Riverside is a city in rural Washington County, Iowa, United States, along the English River on Iowa Highway 22. It is part of the Iowa City, Iowa Metropolitan Statistical Area. The population was 1,060 at the time of the 2020 census. It is part of the Highland Community School District.

Riverside proclaimed itself the future birthplace of Captain James T. Kirk, a fictional character from the science fiction series Star Trek, with the agreement of series creator Gene Roddenberry. Canonically, Kirk will have been born on March 22, 2228.

==History==
The settlement of Riverside was established in 1872 and incorporated in 1882. The name, suggested by a Dr. Ott, is probably a reference to the townsite's location on the English River.

The Burlington, Cedar Rapids and Northern Railway built a 66 mi branch from Iowa City to What Cheer via Riverside in 1879. Riverside was just west of Iowa Junction, where the lines east to Muscatine and north to Iowa City diverged.

==Geography==
According to the United States Census Bureau, the city has a total area of 1.72 sqmi, all of it land. Riverside is approximately 15 mi south of Iowa City along U.S. Route 218 and 30 mi west of Muscatine on Iowa Highway 22. Riverside is on the north bank of the English River.

==Demographics==

===2020 census===
As of the 2020 census, Riverside had a population of 1,060, with 478 households and 276 families residing in the city. The population density was 574.1 inhabitants per square mile (221.7/km^{2}). There were 522 housing units at an average density of 282.7 per square mile (109.2/km^{2}).

0.0% of residents lived in urban areas, while 100.0% lived in rural areas.

Racial composition as of the 2020 census
| Race | Number | Percent |
|---|---|---|
| White | 1,016 | 95.8% |
| Black or African American | 10 | 0.9% |
| American Indian and Alaska Native | 0 | 0.0% |
| Asian | 1 | 0.1% |
| Native Hawaiian and Other Pacific Islander | 0 | 0.0% |
| Some other race | 3 | 0.3% |
| Two or more races | 30 | 2.8% |
| Hispanic or Latino (of any race) | 19 | 1.8% |

There were 478 households, of which 24.9% had children under the age of 18 living in them. Of all households, 46.4% were married-couple households, 7.7% were cohabiting-couple households, 22.6% were households with a male householder and no spouse or partner present, and 23.2% were households with a female householder and no spouse or partner present. About 42.3% of households were non-families, 34.5% were made up of individuals, and 14.4% had someone living alone who was 65 years of age or older.

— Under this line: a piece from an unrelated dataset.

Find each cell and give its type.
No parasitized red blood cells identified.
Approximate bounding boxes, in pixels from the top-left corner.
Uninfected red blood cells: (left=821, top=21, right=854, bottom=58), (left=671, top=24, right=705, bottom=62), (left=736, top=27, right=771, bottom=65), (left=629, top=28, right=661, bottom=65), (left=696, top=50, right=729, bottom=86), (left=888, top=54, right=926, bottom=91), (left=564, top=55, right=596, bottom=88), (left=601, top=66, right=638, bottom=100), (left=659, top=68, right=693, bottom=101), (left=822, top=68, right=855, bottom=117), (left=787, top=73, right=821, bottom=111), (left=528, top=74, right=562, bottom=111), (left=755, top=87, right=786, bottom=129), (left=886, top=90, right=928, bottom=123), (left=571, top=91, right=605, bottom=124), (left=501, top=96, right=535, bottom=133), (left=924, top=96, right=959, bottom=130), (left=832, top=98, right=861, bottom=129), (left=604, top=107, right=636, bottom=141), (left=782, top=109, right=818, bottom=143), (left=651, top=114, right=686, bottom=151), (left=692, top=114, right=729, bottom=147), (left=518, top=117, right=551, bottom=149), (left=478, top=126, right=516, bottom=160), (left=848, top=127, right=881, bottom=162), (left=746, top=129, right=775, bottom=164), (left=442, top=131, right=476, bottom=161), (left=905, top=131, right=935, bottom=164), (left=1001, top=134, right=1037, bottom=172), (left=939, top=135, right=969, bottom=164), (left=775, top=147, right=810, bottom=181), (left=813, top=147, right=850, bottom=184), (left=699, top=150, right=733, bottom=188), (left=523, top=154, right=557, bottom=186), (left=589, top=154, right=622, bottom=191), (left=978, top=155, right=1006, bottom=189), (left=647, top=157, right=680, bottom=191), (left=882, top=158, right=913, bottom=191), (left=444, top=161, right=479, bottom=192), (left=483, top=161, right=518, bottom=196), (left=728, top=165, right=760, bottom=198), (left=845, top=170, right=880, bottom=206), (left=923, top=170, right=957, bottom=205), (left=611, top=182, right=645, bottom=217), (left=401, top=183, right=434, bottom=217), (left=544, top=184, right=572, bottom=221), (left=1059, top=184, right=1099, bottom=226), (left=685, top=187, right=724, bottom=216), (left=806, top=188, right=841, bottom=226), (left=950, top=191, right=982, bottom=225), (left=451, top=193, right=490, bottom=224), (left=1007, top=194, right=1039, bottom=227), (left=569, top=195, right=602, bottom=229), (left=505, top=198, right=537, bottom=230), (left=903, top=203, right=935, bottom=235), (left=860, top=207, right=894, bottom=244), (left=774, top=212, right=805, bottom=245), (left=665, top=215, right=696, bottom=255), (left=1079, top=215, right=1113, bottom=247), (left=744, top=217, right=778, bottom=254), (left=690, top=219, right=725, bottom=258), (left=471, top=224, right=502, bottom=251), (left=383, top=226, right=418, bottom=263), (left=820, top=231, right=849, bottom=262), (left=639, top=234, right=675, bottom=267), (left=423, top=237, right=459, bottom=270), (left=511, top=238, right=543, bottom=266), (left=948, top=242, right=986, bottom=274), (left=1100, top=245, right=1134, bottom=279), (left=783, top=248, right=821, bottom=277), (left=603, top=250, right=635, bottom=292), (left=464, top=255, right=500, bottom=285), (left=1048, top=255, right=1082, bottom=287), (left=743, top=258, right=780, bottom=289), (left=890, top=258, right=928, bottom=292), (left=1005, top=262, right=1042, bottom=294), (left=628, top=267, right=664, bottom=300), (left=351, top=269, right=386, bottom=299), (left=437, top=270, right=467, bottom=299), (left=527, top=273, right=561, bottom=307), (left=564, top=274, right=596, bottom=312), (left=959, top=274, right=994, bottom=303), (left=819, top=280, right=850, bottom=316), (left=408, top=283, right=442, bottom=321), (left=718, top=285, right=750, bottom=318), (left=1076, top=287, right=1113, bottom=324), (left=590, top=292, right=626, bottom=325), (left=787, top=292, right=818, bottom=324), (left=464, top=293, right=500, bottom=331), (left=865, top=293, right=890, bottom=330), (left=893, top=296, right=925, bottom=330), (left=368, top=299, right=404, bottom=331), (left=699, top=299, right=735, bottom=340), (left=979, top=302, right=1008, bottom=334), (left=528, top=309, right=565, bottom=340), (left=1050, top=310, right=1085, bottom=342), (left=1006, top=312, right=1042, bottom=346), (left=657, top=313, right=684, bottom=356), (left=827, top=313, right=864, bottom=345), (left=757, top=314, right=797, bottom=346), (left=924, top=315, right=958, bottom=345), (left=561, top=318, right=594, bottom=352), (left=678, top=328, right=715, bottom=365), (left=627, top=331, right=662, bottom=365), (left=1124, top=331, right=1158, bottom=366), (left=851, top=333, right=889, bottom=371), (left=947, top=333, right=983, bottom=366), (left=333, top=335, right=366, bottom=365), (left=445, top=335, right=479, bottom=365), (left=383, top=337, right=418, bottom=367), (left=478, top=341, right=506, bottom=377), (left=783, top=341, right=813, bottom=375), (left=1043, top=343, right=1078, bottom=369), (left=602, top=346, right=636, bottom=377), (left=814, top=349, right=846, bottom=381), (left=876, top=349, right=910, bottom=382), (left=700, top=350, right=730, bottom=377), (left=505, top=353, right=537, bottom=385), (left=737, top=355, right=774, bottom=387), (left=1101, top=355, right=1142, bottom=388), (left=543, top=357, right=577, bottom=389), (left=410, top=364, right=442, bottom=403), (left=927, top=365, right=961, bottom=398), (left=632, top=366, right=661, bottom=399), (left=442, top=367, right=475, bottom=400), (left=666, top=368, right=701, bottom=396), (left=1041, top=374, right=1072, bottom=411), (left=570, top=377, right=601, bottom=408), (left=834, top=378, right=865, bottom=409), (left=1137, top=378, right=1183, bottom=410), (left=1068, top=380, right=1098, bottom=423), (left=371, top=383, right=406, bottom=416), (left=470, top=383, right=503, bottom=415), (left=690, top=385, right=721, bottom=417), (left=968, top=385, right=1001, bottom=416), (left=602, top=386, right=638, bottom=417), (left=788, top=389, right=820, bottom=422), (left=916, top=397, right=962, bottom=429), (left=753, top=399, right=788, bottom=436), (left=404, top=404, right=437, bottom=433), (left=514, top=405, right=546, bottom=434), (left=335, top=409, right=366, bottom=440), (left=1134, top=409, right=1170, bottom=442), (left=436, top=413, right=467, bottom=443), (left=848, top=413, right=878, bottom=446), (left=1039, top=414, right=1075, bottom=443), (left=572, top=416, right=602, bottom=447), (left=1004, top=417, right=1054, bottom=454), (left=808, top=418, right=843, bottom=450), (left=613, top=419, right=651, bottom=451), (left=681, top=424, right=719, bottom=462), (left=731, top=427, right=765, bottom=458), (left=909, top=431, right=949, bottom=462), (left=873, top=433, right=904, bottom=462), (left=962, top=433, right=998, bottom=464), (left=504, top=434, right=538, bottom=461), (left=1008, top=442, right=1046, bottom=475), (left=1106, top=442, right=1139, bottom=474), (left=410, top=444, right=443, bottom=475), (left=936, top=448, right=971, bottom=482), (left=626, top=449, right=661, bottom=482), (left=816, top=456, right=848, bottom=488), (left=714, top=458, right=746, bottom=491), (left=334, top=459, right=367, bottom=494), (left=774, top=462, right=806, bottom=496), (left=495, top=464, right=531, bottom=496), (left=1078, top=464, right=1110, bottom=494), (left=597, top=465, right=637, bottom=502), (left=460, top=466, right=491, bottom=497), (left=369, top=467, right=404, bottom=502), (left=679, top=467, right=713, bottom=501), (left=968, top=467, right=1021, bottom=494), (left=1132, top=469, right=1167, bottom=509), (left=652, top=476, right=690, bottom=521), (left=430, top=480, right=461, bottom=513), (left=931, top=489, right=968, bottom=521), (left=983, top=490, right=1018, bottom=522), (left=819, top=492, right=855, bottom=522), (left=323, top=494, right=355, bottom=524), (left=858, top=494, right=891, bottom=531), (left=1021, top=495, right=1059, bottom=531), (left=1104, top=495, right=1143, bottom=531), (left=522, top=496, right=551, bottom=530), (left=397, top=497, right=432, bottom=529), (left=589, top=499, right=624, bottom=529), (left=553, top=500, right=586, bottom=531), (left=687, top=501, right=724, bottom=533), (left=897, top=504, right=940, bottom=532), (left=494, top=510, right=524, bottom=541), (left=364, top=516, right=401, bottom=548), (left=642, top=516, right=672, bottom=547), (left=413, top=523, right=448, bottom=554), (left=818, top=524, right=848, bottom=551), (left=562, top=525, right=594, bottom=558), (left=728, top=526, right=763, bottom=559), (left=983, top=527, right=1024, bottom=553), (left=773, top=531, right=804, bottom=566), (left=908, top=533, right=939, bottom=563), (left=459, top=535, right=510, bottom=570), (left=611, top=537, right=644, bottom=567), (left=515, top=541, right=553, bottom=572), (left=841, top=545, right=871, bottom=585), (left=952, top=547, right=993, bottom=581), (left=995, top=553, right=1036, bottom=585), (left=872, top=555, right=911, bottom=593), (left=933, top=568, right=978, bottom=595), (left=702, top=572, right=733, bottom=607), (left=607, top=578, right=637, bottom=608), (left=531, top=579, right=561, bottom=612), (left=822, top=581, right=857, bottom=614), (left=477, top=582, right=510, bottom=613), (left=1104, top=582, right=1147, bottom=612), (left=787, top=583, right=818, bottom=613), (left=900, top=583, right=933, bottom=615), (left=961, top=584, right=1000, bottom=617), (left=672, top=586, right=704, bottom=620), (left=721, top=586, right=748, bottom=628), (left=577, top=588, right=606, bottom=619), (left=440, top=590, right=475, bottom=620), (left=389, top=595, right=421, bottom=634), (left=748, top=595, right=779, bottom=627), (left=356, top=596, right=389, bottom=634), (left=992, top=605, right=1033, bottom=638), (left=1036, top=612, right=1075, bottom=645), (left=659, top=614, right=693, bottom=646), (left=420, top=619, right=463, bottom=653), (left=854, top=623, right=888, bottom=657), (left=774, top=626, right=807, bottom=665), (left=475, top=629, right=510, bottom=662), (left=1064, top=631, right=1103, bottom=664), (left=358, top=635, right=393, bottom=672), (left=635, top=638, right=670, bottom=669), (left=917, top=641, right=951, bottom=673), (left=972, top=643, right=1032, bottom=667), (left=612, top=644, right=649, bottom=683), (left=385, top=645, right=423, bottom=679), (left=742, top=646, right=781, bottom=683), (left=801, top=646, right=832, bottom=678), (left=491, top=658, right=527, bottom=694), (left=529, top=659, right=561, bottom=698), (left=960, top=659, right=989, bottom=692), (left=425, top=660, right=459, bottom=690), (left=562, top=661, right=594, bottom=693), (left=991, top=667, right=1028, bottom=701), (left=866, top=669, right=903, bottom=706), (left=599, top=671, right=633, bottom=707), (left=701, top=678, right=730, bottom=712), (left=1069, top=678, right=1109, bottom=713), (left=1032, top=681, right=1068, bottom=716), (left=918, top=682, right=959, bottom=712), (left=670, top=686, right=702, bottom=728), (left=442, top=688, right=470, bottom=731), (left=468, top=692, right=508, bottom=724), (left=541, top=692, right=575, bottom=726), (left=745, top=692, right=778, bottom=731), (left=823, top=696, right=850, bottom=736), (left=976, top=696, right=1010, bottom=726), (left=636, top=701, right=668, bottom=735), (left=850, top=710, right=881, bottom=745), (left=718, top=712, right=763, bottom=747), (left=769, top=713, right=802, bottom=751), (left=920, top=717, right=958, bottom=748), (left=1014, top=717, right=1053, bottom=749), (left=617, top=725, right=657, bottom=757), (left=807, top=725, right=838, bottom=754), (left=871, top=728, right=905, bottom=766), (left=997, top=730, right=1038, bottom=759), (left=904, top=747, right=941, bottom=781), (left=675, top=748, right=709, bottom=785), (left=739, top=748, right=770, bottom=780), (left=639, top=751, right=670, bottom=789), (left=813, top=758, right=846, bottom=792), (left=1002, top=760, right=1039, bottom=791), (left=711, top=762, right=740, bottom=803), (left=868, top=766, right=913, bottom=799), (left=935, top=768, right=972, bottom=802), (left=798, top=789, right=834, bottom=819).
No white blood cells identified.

There were 522 housing units, of which 8.4% were vacant. The homeowner vacancy rate was 0.9% and the rental vacancy rate was 6.3%.

The median age was 39.4 years. 20.5% of residents were under the age of 18, 5.7% were between the ages of 20 and 24, 28.1% were from 25 to 44, 25.2% were from 45 to 64, and 18.2% were 65 years of age or older. The gender makeup of the city was 49.6% male and 50.4% female. For every 100 females there were 98.5 males, and for every 100 females age 18 and over there were 96.5 males age 18 and over.

===2010 census===
As of the census of 2010, there were 993 people, 435 households, and 267 families residing in the city. The population density was 577.3 PD/sqmi. There were 503 housing units at an average density of 292.4 /sqmi. The racial makeup of the city was 97.8% European American, 0.8% African American, 0.3% Native American, and 1.1% from two or more races. Hispanic or Latino of any race were 1.2% of the population.

There were 435 households, of which 31.7% had children under the age of 18 living with them, 49.4% were married couples living together, 8.0% had a female householder with no husband present, 3.9% had a male householder with no wife present, and 38.6% were non-families. 31.0% of all households were made up of individuals, and 9.7% had someone living alone who was 65 years of age or older. The average household size was 2.28 and the average family size was 2.90.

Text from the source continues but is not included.